Document extract:
****
Saturday, April 9, 2011

Getting Real About Inter-Racial Adoption

When things converge it often moves me to write.  I've been recently reading a special issue social journal (Jr of Social Distress and the Homeless Vol 17, Special Issue 1 & 2. Adoption across race, culture and class) that focuses on inter-racial and inter-national adoptions...when I came across a wonderfully honest and well written first person blog account of the subject.

In contrast to the professional articles and "studies" on the subject, the blog I read was not seeking the opinion of those who make the choice to create multi-cultural families through adoptions - asking how difficult it was for THEM. With adopters sharing how surprised they were to discover that racial discrimination actually still exists!
****
(Coordinate annotation entries)
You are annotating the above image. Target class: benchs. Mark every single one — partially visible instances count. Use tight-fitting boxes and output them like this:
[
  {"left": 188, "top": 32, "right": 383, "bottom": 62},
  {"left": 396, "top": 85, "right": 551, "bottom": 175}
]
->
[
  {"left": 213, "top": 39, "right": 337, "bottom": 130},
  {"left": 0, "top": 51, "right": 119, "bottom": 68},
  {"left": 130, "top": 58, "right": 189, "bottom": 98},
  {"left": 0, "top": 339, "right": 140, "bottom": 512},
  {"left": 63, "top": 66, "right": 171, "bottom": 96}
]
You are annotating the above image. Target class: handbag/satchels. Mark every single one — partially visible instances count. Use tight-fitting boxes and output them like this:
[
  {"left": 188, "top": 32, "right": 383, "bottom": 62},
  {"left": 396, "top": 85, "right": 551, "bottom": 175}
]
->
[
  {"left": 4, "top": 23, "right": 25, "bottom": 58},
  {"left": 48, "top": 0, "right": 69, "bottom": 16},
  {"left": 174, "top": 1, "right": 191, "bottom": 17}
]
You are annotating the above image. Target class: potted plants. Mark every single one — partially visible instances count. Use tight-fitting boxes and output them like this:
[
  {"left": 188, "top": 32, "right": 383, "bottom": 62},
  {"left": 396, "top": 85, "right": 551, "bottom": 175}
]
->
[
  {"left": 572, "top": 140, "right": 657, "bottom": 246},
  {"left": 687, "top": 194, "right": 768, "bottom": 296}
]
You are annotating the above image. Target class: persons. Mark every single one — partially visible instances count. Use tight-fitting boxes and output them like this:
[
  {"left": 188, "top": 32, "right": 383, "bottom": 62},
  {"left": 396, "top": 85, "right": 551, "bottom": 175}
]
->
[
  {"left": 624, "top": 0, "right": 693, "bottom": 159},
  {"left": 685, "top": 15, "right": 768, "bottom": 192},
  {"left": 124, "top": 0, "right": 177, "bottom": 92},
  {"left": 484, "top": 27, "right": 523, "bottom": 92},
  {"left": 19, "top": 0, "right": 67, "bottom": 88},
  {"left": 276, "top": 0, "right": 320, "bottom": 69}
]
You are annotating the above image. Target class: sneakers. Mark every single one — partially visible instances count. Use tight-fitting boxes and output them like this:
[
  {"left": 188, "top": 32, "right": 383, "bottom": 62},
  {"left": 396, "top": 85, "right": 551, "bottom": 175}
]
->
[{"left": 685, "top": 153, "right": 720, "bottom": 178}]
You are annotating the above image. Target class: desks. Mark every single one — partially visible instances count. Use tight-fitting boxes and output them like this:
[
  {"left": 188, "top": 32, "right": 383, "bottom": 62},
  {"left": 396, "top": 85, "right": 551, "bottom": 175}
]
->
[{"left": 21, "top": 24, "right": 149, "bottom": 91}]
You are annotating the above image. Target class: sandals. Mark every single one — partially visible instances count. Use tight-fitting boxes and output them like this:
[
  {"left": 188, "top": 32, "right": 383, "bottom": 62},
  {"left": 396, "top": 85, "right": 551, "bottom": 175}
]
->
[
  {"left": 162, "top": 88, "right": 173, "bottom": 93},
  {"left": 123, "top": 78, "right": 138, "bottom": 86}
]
****
To-do list:
**a)** The blog post on inter-racial adoption gives the title of a journal special issue. List the three things that title says adoption crosses.
**b)** Continue the blog post on inter-racial adoption from its last sentence.

Exercise results:
**a)** Race, culture, class

**b)**
 I encourage all to read Interracial Adoption in Present-Racial Era, written by on of the real experts, a woman who lived it!  I also encourage you to read as many of the comments as you can bear, such as:
I'm a white woman. My husband (also white) and I are adopting an adorable little girl from Social Services. She's 11 years old and black. Should we not adopt her because she's a different race?? Should Social Services have left her with parents who let her beg door-to-door at the apartment complex for food just so she could be raised in a black family?? To many of us, race ~IS~ a NON-ISSUE! It's only people like this author and Al Sharpton that keep racism alive in America!
It is far too easy for liberal PRIVILEGED WHITES to say that color is a non-issue, or that they are "color blind." That is proof of their PRIVILEGE as race is only a non-issue for you when you are white in a white majority world! Get real!!

Not so easy when people are spewing their ugly prejudicial hate-filled comments or just their ignorant racial biases or assumptions, such as those about Asians being smart or Chinese girls being subservient or compliant or whatever...

People who adopt - and even those who give birth - are impervious to thinking about the child as a separate human being who grows up. They think only of a babe wrapped in the protection of their arms and their love. But children grow up and are subjected to the slings and arrows of a hostile world that no amount of parental love can protect them from.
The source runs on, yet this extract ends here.